The abstinence rate was calculated as the RR using the number of people who successfully quit smoking in the intervention and control groups (Supplementary Table 3). The number of quit attempts was calculated as the RR using the number of people reporting that they tried to quit smoking. Among the included studies (n = 9), meta-analyses were performed except for two studies3139 with incomplete outcomes. The relative effect of smoking cessation intervention compared with or without screening spirometry on the abstinence rate was 1.21. However, it was not statistically significant (RR, 1.21; 95% confidence interval [CI], 0.87–1.67).

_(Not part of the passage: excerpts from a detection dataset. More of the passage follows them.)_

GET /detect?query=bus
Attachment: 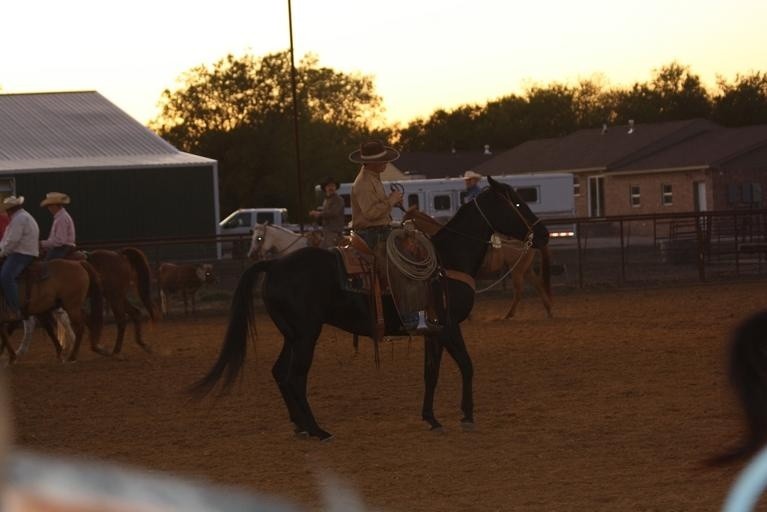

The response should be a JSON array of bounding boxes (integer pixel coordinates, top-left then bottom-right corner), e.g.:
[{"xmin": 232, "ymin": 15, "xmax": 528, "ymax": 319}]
[{"xmin": 315, "ymin": 173, "xmax": 577, "ymax": 238}]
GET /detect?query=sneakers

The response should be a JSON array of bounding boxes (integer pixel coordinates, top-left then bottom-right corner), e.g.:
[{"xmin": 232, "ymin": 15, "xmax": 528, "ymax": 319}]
[
  {"xmin": 8, "ymin": 309, "xmax": 21, "ymax": 321},
  {"xmin": 400, "ymin": 317, "xmax": 444, "ymax": 332}
]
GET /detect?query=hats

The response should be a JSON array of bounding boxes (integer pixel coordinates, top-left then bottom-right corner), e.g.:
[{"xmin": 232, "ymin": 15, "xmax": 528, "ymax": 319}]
[
  {"xmin": 349, "ymin": 140, "xmax": 400, "ymax": 164},
  {"xmin": 321, "ymin": 177, "xmax": 339, "ymax": 192},
  {"xmin": 464, "ymin": 171, "xmax": 481, "ymax": 180},
  {"xmin": 0, "ymin": 195, "xmax": 25, "ymax": 210},
  {"xmin": 40, "ymin": 191, "xmax": 71, "ymax": 207}
]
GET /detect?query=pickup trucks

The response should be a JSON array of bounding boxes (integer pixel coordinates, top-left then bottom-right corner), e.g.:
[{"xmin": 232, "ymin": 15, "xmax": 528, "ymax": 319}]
[{"xmin": 219, "ymin": 208, "xmax": 328, "ymax": 260}]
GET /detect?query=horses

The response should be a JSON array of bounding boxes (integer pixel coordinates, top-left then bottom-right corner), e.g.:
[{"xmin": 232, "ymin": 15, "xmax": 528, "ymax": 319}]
[
  {"xmin": 247, "ymin": 220, "xmax": 352, "ymax": 262},
  {"xmin": 185, "ymin": 174, "xmax": 549, "ymax": 444},
  {"xmin": 15, "ymin": 306, "xmax": 76, "ymax": 360},
  {"xmin": 36, "ymin": 247, "xmax": 158, "ymax": 361},
  {"xmin": 402, "ymin": 205, "xmax": 554, "ymax": 322},
  {"xmin": 0, "ymin": 257, "xmax": 103, "ymax": 364}
]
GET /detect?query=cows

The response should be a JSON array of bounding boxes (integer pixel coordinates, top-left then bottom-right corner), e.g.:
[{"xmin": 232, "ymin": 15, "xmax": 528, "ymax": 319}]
[{"xmin": 159, "ymin": 262, "xmax": 217, "ymax": 318}]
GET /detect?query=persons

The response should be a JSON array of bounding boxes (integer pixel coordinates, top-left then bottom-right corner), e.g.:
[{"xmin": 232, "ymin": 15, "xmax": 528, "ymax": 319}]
[
  {"xmin": 0, "ymin": 195, "xmax": 39, "ymax": 321},
  {"xmin": 40, "ymin": 192, "xmax": 76, "ymax": 260},
  {"xmin": 460, "ymin": 170, "xmax": 482, "ymax": 205},
  {"xmin": 349, "ymin": 140, "xmax": 445, "ymax": 336},
  {"xmin": 308, "ymin": 177, "xmax": 345, "ymax": 249}
]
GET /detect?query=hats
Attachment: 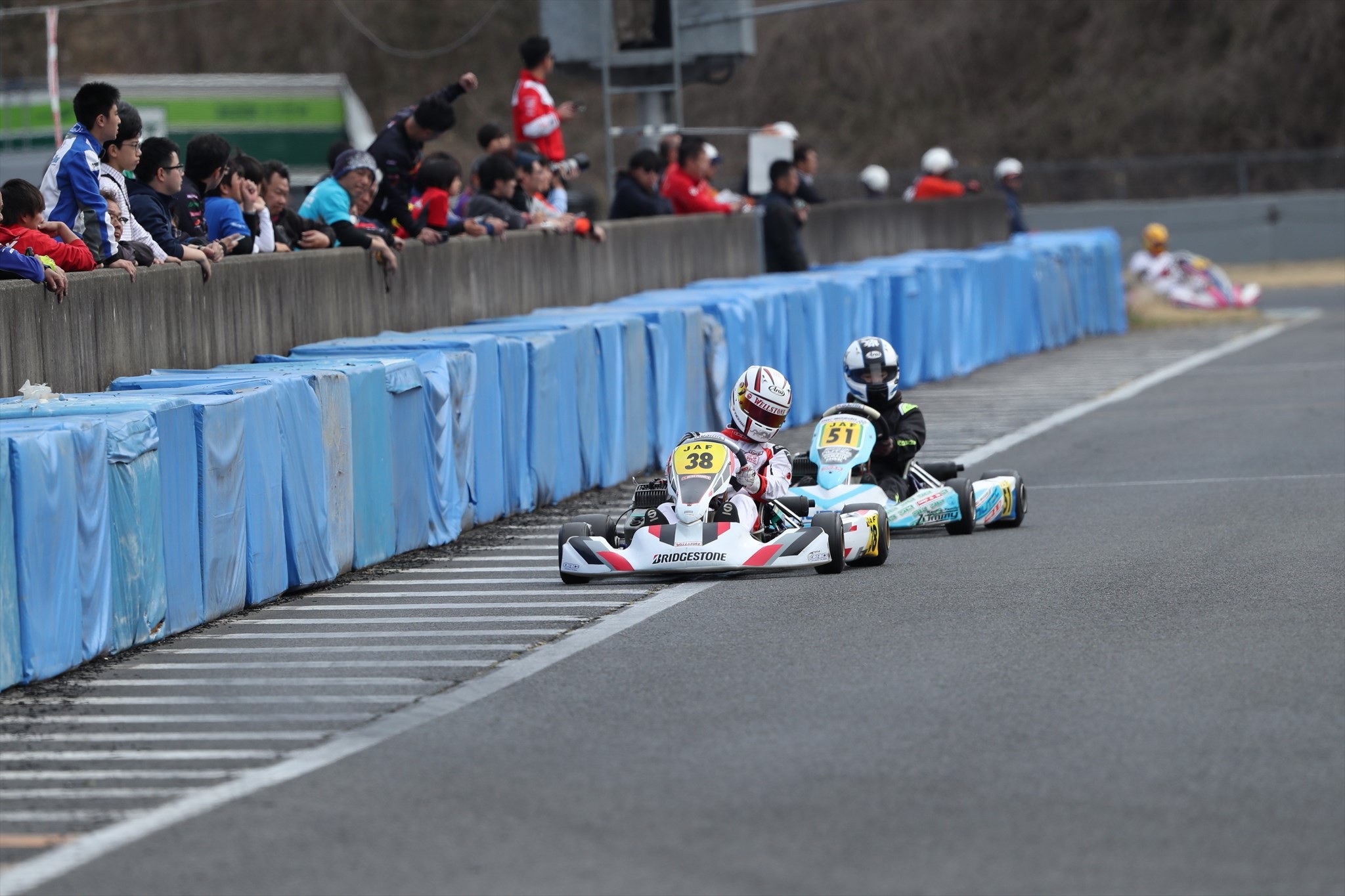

In studies with smoking cessation interventions that provided smoking cessation medicines or intensive counseling, the relative effect of smoking cessation intervention with screening spirometry was 58% greater (RR, 1.58; 95% CI, 1.14–2.19) than without screening. This result can be interpreted as screening spirometry, and its feedback became effective only when the smoking cessation programs are systematically provided at public health centers or medical institutions.
None of the other subgroup analyses for the abstinence rate were statistically significant. Meta-analysis of the number of quit attempts was not statistically significant, either.
In addition, no studies have been found to report the effect of screening spirometry on the vaccination rate.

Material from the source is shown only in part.